It is not necessary for the company to advance, at this stage, a fully evidenced claim. Something ‘between mere assertion and the proof that would be necessary in a court of law’ may suffice.”

  1. In Britten-Norman at [20], the Court of Appeal observed that, “to establish an offsetting claim, a party must show that there is a ‘serious question to be tried’ or ‘an issue deserving of a hearing’ as to whether the company has such a claim against the creditor”. The relevant principles were also reviewed in Grandview Ausbuilder Pty Ltd v Budget Demolitions Pty Ltd [2019] 136 ACSR 583, [2019] NSWSC 60 at [62]ff, where Bell J (as the Chief Justice then was), referring to the observations of Debelle J in Ozone Manufacturing Pty Ltd v Deputy Commissioner of Taxation (2006) 94 SASR 269 and to the judgment of Eyota Pty Ltd v Hanave Pty Ltd (1994) 12 ACSR 785 at 787 and to the observations of White J in Re Citadel Financial Corporation Pty Ltd [2019] NSWSC 675 at [30], observed that:

“In judging the sufficiency of the evidence to give rise to an offsetting claim, the question is not whether the evidence is sufficient to establish the offsetting claim or its amount, but whether it is sufficient to establish that the offsetting claim is genuine, and its genuine level...

It is sufficient if there be a plausible contention requiring investigation... The offsetting claim should have a sufficient objective existence and prima facie plausibility to distinguish it from a merely spurious claim, bluster or assertion and not be merely fanciful or futile...”

  1. Mr Boyle also refers to Williams J’s summary of these principles in Re Libdy Developments Pty Ltd [2023] NSWSC 647 at [10]–[11] and I have here drawn on my summary of the applicable principles in Re TJM. Holdings Group Pty Ltd [2024] NSWSC 1376 at [19]ff.

  2. In order to establish an offsetting claim, it is also necessary for Growthbuilt to establish a seriously arguable case not only as to liability, but also as to the quantum of an offsetting claim: Macleay Nominees Pty Ltd v Belle Property East Pty Ltd [2001] NSWSC 743. In Douglas Aerospace at [40], Brereton J observed that:

“While the full amount of an offsetting claim is to be deducted from the admitted total to ascertain the substantiated amount [Classic Ceramic Importers Pty Ltd v Ceramic Antiga SA (1994) 13 ACSR 263], that applies only to the extent that the offsetting claim is genuine.

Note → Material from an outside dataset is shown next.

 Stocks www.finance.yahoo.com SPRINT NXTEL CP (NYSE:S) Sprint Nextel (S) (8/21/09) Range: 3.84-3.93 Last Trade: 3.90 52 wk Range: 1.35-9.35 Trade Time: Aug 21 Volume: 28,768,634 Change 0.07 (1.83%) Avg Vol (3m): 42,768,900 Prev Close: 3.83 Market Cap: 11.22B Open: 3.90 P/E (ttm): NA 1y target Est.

Thus a company relying on an offsetting claim must adduce evidence that enables the court to ascertain the amount of the genuine claim to the extent necessary to apply the formula in s 459H. If the offsetting claim must plainly exceed the amount of the demand, it is unnecessary that it be precisely quantified. But where that is not clear, the court must be able to quantify an offsetting claim, and if the evidence does not permit it to do so, will attribute to it only a nominal value [Jessen Holdings Pty Ltd v Middle East Trading Consultants Pty Ltd (No 1) (1994) 13 ACSR 455].”

  1. I took the same approach in Re Savemore Wholesale Pty Ltd [2021] NSWSC 307 at [36].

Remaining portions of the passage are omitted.